_GIVEN INSTRUCTION_
Can you return, word for word, every line of the material below, from the line containing "As this photograph" up to and including the last line?

↓↓↓

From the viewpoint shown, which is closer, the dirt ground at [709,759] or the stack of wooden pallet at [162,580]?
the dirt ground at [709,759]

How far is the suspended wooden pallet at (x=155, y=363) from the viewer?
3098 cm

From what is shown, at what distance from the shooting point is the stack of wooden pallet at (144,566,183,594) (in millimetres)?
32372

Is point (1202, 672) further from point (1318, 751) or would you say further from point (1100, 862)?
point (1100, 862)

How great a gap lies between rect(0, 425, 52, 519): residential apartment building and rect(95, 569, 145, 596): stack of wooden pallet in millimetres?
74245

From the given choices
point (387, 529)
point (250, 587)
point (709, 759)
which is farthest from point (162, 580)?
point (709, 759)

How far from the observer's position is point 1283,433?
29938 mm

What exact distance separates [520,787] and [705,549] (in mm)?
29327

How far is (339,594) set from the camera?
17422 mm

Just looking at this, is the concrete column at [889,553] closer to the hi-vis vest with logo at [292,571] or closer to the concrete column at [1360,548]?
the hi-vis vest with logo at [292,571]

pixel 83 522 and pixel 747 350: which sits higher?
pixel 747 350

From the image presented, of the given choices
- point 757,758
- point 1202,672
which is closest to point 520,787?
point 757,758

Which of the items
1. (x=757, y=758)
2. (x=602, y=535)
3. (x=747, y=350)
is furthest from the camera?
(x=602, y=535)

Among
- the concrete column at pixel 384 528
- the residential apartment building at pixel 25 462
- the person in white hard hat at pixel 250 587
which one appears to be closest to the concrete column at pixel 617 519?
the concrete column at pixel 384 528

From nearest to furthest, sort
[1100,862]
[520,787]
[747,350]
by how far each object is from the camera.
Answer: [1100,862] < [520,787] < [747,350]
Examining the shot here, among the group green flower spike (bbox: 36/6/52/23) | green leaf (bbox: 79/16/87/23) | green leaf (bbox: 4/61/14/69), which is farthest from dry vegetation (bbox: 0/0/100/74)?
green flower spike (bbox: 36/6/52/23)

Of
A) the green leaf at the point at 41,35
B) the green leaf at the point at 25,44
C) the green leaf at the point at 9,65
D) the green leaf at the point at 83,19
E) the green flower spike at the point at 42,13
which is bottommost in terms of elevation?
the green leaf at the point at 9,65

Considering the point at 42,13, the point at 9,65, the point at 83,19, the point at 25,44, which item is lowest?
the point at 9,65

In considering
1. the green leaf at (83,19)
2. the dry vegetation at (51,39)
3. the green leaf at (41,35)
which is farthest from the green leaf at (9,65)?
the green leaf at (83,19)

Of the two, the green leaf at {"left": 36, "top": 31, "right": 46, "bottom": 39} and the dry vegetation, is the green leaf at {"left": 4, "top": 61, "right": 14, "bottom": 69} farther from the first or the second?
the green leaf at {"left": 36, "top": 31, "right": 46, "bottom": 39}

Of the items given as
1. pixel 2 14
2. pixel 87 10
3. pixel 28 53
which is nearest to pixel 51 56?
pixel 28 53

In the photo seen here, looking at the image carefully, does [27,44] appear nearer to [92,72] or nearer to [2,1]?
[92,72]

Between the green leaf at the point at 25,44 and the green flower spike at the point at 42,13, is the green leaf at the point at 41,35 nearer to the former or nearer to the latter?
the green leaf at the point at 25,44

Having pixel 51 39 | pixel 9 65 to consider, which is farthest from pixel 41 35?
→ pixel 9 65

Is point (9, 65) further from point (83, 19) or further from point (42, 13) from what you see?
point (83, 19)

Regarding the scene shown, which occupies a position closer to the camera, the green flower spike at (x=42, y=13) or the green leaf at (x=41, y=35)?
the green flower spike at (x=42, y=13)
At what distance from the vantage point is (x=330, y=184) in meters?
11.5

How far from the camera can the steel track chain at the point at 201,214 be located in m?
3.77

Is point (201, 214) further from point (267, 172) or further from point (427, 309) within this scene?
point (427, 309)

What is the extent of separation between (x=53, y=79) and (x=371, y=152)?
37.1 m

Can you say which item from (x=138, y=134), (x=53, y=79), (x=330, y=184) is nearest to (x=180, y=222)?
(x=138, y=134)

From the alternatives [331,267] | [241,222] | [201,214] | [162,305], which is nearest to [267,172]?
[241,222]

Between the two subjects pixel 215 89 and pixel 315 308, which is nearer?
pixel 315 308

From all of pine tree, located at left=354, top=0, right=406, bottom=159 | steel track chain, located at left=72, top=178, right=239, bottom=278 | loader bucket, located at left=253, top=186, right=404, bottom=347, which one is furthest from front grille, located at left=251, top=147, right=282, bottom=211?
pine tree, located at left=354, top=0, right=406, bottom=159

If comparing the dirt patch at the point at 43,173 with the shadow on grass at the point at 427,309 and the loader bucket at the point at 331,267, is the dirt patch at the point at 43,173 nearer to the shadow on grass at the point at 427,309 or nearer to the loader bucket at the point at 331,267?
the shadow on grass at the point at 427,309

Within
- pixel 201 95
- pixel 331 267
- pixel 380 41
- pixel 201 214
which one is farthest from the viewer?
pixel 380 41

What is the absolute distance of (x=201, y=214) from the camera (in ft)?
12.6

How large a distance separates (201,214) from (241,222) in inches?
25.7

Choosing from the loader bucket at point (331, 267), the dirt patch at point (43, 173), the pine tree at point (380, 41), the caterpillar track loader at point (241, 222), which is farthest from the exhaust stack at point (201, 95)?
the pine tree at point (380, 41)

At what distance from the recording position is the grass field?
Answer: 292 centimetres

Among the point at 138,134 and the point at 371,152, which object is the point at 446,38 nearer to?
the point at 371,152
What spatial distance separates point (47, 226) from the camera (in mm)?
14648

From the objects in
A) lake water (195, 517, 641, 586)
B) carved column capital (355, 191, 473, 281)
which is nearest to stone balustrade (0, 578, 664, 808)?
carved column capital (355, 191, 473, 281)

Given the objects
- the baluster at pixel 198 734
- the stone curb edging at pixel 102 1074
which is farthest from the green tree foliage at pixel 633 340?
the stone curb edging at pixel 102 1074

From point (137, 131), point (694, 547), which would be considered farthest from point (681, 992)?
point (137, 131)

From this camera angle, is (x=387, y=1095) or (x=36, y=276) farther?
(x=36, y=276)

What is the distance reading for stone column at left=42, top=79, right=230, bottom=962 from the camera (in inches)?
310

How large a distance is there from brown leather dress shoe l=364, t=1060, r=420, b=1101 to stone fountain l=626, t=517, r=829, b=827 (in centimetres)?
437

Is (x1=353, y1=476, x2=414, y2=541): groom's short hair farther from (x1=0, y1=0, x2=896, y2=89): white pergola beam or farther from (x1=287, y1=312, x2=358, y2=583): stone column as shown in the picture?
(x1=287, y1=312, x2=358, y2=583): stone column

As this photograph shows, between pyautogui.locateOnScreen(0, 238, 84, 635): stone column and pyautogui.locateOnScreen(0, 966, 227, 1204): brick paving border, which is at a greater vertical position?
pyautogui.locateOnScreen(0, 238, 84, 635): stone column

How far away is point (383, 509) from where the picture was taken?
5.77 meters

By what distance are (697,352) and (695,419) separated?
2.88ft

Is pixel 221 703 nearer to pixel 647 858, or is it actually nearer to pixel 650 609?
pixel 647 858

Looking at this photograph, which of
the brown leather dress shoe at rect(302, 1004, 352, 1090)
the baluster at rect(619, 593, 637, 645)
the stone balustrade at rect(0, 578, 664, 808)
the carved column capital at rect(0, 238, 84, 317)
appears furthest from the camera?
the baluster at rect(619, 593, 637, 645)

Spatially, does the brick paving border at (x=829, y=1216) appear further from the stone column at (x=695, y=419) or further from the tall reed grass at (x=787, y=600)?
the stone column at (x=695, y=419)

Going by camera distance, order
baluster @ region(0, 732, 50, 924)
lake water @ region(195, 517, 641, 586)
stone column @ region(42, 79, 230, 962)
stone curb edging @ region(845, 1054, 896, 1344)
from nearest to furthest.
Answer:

↑↑↑

_SOLUTION_
As this photograph shows, between pyautogui.locateOnScreen(0, 238, 84, 635): stone column and pyautogui.locateOnScreen(0, 966, 227, 1204): brick paving border, which is at a greater vertical position?
pyautogui.locateOnScreen(0, 238, 84, 635): stone column

How far away is point (383, 509) from where the picture was taken?
5.77 meters

By what distance are (697,352) and (695,419) separated?
2.88ft

Is pixel 221 703 nearer to pixel 647 858, or is it actually nearer to pixel 650 609?
pixel 647 858

Looking at this photograph, which of
the brown leather dress shoe at rect(302, 1004, 352, 1090)
the baluster at rect(619, 593, 637, 645)
the stone balustrade at rect(0, 578, 664, 808)
the carved column capital at rect(0, 238, 84, 317)
appears furthest from the camera?
the baluster at rect(619, 593, 637, 645)

Spatially, does the brick paving border at (x=829, y=1216) appear further from the stone column at (x=695, y=419) or further from the tall reed grass at (x=787, y=600)?
the stone column at (x=695, y=419)

Going by camera distance, order
baluster @ region(0, 732, 50, 924)
lake water @ region(195, 517, 641, 586)
stone column @ region(42, 79, 230, 962)
stone curb edging @ region(845, 1054, 896, 1344)
from nearest to furthest.
Answer:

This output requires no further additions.